Action item >>
Transcribe each line below word for word.
-- Data listing follows --
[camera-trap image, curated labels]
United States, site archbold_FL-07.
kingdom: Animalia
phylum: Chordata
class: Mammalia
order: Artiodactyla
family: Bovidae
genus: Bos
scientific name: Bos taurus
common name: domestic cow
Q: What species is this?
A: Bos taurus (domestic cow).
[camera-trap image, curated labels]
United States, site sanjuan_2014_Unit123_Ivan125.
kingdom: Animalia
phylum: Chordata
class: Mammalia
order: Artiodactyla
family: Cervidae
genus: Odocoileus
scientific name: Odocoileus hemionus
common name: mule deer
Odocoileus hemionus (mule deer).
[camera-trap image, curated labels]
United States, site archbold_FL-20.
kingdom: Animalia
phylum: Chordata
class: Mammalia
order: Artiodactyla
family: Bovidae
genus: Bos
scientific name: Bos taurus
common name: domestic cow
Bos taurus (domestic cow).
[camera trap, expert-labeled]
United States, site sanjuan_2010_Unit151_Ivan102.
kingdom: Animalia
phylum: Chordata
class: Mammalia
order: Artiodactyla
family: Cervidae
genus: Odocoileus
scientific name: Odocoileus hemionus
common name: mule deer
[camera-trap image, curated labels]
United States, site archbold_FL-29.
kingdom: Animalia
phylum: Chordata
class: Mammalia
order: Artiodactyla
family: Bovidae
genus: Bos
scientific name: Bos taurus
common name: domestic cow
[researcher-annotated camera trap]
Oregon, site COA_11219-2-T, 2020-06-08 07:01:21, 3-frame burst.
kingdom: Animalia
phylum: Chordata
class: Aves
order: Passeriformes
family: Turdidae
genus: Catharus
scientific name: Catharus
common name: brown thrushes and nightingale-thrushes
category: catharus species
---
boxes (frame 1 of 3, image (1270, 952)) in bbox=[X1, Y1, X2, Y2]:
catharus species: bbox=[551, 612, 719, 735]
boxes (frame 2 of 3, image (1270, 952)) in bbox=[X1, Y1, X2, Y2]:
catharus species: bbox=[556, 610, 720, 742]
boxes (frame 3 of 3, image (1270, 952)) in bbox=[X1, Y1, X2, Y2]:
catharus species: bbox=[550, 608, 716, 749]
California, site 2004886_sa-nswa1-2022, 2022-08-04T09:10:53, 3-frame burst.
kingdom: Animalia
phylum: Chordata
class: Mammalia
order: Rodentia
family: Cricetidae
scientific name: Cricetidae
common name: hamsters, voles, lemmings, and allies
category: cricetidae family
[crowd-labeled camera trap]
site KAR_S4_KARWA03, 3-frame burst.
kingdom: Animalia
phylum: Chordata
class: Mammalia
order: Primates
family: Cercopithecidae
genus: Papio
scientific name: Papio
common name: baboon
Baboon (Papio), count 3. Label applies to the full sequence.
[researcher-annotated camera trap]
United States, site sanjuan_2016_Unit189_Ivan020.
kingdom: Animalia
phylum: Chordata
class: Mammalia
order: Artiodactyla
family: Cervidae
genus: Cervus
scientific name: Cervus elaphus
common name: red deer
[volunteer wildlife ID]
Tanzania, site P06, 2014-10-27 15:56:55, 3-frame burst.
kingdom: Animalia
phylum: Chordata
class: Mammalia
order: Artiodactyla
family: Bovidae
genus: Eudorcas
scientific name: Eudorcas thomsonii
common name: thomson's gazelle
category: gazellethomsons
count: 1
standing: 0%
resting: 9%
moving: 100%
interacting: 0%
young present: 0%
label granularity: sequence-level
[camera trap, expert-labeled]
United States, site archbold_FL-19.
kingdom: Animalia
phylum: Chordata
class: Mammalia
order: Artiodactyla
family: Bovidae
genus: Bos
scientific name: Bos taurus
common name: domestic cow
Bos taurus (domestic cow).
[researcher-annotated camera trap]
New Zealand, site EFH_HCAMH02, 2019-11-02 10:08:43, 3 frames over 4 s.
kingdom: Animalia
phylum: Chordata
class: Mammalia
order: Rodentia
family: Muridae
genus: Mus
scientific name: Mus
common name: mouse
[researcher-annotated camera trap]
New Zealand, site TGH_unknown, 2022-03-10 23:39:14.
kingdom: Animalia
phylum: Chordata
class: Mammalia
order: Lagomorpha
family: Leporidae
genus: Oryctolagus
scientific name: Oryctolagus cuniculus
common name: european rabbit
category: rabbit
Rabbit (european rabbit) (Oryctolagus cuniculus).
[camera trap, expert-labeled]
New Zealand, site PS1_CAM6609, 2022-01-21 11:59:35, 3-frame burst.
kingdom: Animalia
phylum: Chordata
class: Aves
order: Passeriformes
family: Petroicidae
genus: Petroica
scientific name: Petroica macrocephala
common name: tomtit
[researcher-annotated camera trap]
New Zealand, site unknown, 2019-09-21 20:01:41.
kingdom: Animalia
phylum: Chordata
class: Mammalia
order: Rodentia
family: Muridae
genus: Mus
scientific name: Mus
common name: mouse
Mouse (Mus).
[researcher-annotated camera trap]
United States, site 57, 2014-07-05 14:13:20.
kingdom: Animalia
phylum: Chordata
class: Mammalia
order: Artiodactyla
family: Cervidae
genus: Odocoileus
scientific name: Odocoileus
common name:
-- Data listing concluded --
The answer >>
[camera-trap image, curated labels]
United States, site archbold_FL-07.
kingdom: Animalia
phylum: Chordata
class: Mammalia
order: Artiodactyla
family: Bovidae
genus: Bos
scientific name: Bos taurus
common name: domestic cow
Q: What species is this?
A: Bos taurus (domestic cow).
[camera-trap image, curated labels]
United States, site sanjuan_2014_Unit123_Ivan125.
kingdom: Animalia
phylum: Chordata
class: Mammalia
order: Artiodactyla
family: Cervidae
genus: Odocoileus
scientific name: Odocoileus hemionus
common name: mule deer
Odocoileus hemionus (mule deer).
[camera-trap image, curated labels]
United States, site archbold_FL-20.
kingdom: Animalia
phylum: Chordata
class: Mammalia
order: Artiodactyla
family: Bovidae
genus: Bos
scientific name: Bos taurus
common name: domestic cow
Bos taurus (domestic cow).
[camera trap, expert-labeled]
United States, site sanjuan_2010_Unit151_Ivan102.
kingdom: Animalia
phylum: Chordata
class: Mammalia
order: Artiodactyla
family: Cervidae
genus: Odocoileus
scientific name: Odocoileus hemionus
common name: mule deer
[camera-trap image, curated labels]
United States, site archbold_FL-29.
kingdom: Animalia
phylum: Chordata
class: Mammalia
order: Artiodactyla
family: Bovidae
genus: Bos
scientific name: Bos taurus
common name: domestic cow
[researcher-annotated camera trap]
Oregon, site COA_11219-2-T, 2020-06-08 07:01:21, 3-frame burst.
kingdom: Animalia
phylum: Chordata
class: Aves
order: Passeriformes
family: Turdidae
genus: Catharus
scientific name: Catharus
common name: brown thrushes and nightingale-thrushes
category: catharus species
---
boxes (frame 1 of 3, image (1270, 952)) in bbox=[X1, Y1, X2, Y2]:
catharus species: bbox=[551, 612, 719, 735]
boxes (frame 2 of 3, image (1270, 952)) in bbox=[X1, Y1, X2, Y2]:
catharus species: bbox=[556, 610, 720, 742]
boxes (frame 3 of 3, image (1270, 952)) in bbox=[X1, Y1, X2, Y2]:
catharus species: bbox=[550, 608, 716, 749]
California, site 2004886_sa-nswa1-2022, 2022-08-04T09:10:53, 3-frame burst.
kingdom: Animalia
phylum: Chordata
class: Mammalia
order: Rodentia
family: Cricetidae
scientific name: Cricetidae
common name: hamsters, voles, lemmings, and allies
category: cricetidae family
[crowd-labeled camera trap]
site KAR_S4_KARWA03, 3-frame burst.
kingdom: Animalia
phylum: Chordata
class: Mammalia
order: Primates
family: Cercopithecidae
genus: Papio
scientific name: Papio
common name: baboon
Baboon (Papio), count 3. Label applies to the full sequence.
[researcher-annotated camera trap]
United States, site sanjuan_2016_Unit189_Ivan020.
kingdom: Animalia
phylum: Chordata
class: Mammalia
order: Artiodactyla
family: Cervidae
genus: Cervus
scientific name: Cervus elaphus
common name: red deer
[volunteer wildlife ID]
Tanzania, site P06, 2014-10-27 15:56:55, 3-frame burst.
kingdom: Animalia
phylum: Chordata
class: Mammalia
order: Artiodactyla
family: Bovidae
genus: Eudorcas
scientific name: Eudorcas thomsonii
common name: thomson's gazelle
category: gazellethomsons
count: 1
standing: 0%
resting: 9%
moving: 100%
interacting: 0%
young present: 0%
label granularity: sequence-level
[camera trap, expert-labeled]
United States, site archbold_FL-19.
kingdom: Animalia
phylum: Chordata
class: Mammalia
order: Artiodactyla
family: Bovidae
genus: Bos
scientific name: Bos taurus
common name: domestic cow
Bos taurus (domestic cow).
[researcher-annotated camera trap]
New Zealand, site EFH_HCAMH02, 2019-11-02 10:08:43, 3 frames over 4 s.
kingdom: Animalia
phylum: Chordata
class: Mammalia
order: Rodentia
family: Muridae
genus: Mus
scientific name: Mus
common name: mouse
[researcher-annotated camera trap]
New Zealand, site TGH_unknown, 2022-03-10 23:39:14.
kingdom: Animalia
phylum: Chordata
class: Mammalia
order: Lagomorpha
family: Leporidae
genus: Oryctolagus
scientific name: Oryctolagus cuniculus
common name: european rabbit
category: rabbit
Rabbit (european rabbit) (Oryctolagus cuniculus).
[camera trap, expert-labeled]
New Zealand, site PS1_CAM6609, 2022-01-21 11:59:35, 3-frame burst.
kingdom: Animalia
phylum: Chordata
class: Aves
order: Passeriformes
family: Petroicidae
genus: Petroica
scientific name: Petroica macrocephala
common name: tomtit
[researcher-annotated camera trap]
New Zealand, site unknown, 2019-09-21 20:01:41.
kingdom: Animalia
phylum: Chordata
class: Mammalia
order: Rodentia
family: Muridae
genus: Mus
scientific name: Mus
common name: mouse
Mouse (Mus).
[researcher-annotated camera trap]
United States, site 57, 2014-07-05 14:13:20.
kingdom: Animalia
phylum: Chordata
class: Mammalia
order: Artiodactyla
family: Cervidae
genus: Odocoileus
scientific name: Odocoileus
common name:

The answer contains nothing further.